** Texto **
- - -

Na sala há uma poltrona, uma mesa com um controle de TV, uma bombinha de asma e uma conta de telefone. Na cozinha há um prato sujo. Dá para ver os restos secos de ketchup e feijão.
Algumas semanas atrás, Andrew sentou naquela poltrona e morreu. Ele morreu sozinho, como milhares de pessoas no Reino Unido todo ano — um número que cresce rapidamente. Seu corpo foi descoberto pelo senhorio, quando a empresa de contabilidade onde ele trabalhava ligou para a polícia pedindo que alguém verificasse a situação dele. Uma autópsia completa ainda não foi realizada, mas acredita-se que ele morreu de problemas cardíacos.
Jo e Pam têm um trabalho difícil. Elas comandam a equipe de “administração da morte” do conselho local, cuidado de todos os arranjos para pessoas que morreram sozinhas, burocracias de que parentes e amigos geralmente tomam conta. Elas organizam o enterro, resolvem a questão do testamento e limpam os bens da pessoa de sua antiga casa.
Quando chegamos à sala, Pam e Jo pegam sua “bolsa de busca” e um pegador de lixo. Em alguns trabalhos elas precisam usar macacões de proteção, luvas e protetores de sapato. Elas espirram um pouco de purificador de ar antes de começarem. Mas o corpo de Andrew foi removido semanas atrás. “Normalmente é muito pior”, diz Jo, “com coisas empilhadas até a sua cintura e moscas por toda parte”.
Em todo trabalho, a dupla procura pistas de algum familiar — um sobrinho distante, um antigo parceiro ou filhos. “Isso geralmente acontece na forma de fotografias, cartas e cartões de aniversário dizendo ‘Para o tio fulano…’ ou algo assim”, diz Pam. “Estamos lidando com pessoas reservadas, que muitas vezes morrem quando acham que não têm ninguém.”
Jo e Pam vão para o quarto depois. Há uma mesa de cabeceira, com camisas que Andrew usava para trabalhar ainda no pacote da lavanderia. É uma casa com poucas posses, apesar de ficar óbvio que ele adorava esportes — há caixas de programas de futebol e críquete, e ingressos de jogos de décadas atrás. Andrew não tinha uma parceira, filhos ou irmãos. O único sinal de companhia são fotos de álbuns de férias, no qual se vê que ele aparentemente viajava para outros países para ver seu time jogar, às vezes com pessoas que parecem amigos, às vezes sozinho.

- - -

** Dados fornecidos **

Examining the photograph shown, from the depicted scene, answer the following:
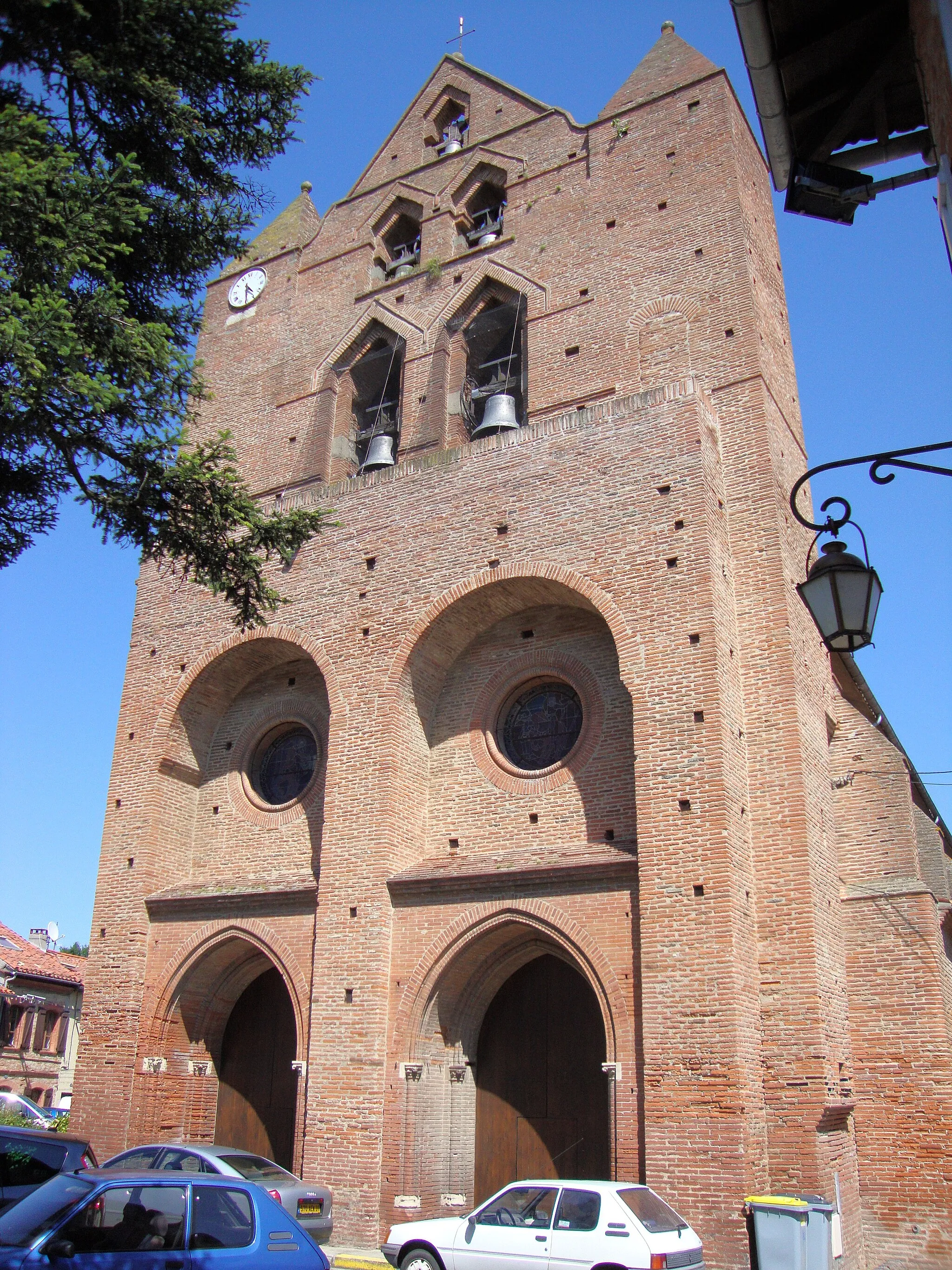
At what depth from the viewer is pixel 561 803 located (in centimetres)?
1275

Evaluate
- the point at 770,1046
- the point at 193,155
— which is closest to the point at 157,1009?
the point at 770,1046

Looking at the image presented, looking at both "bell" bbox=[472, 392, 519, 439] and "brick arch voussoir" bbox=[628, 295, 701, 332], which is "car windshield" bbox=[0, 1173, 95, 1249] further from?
"brick arch voussoir" bbox=[628, 295, 701, 332]

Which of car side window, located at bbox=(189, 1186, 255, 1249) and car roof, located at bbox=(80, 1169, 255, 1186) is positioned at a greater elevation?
car roof, located at bbox=(80, 1169, 255, 1186)

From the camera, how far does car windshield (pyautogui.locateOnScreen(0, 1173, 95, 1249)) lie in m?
5.98

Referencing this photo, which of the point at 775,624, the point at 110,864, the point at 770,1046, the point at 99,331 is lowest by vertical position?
the point at 770,1046

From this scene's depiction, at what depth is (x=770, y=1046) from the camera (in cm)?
1066

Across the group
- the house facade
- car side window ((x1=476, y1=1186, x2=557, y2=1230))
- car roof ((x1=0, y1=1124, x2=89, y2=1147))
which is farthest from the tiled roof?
car side window ((x1=476, y1=1186, x2=557, y2=1230))

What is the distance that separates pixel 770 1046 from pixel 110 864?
938 centimetres

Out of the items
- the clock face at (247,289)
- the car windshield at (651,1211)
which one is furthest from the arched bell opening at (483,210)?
the car windshield at (651,1211)

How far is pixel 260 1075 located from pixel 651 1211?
7299 millimetres

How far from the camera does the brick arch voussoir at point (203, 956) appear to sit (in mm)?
13281

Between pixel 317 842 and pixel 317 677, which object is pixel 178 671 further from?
pixel 317 842

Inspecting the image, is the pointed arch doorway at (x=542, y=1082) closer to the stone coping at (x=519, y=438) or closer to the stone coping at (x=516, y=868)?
the stone coping at (x=516, y=868)

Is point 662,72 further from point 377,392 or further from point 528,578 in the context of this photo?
point 528,578
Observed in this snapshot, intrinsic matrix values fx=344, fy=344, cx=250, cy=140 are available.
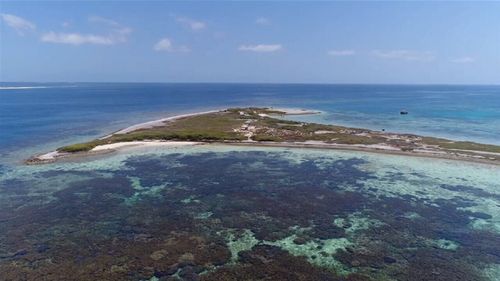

- - -

** Enunciado **
Reescreva o trecho do texto que começa com as palavras "Na sala há uma" e termina em "de problemas cardíacos.", trocando "poltrona" por "cadeira".

** Resposta **
Na sala há uma cadeira, uma mesa com um controle de TV, uma bombinha de asma e uma conta de telefone. Na cozinha há um prato sujo. Dá para ver os restos secos de ketchup e feijão.
Algumas semanas atrás, Andrew sentou naquela cadeira e morreu. Ele morreu sozinho, como milhares de pessoas no Reino Unido todo ano — um número que cresce rapidamente. Seu corpo foi descoberto pelo senhorio, quando a empresa de contabilidade onde ele trabalhava ligou para a polícia pedindo que alguém verificasse a situação dele. Uma autópsia completa ainda não foi realizada, mas acredita-se que ele morreu de problemas cardíacos.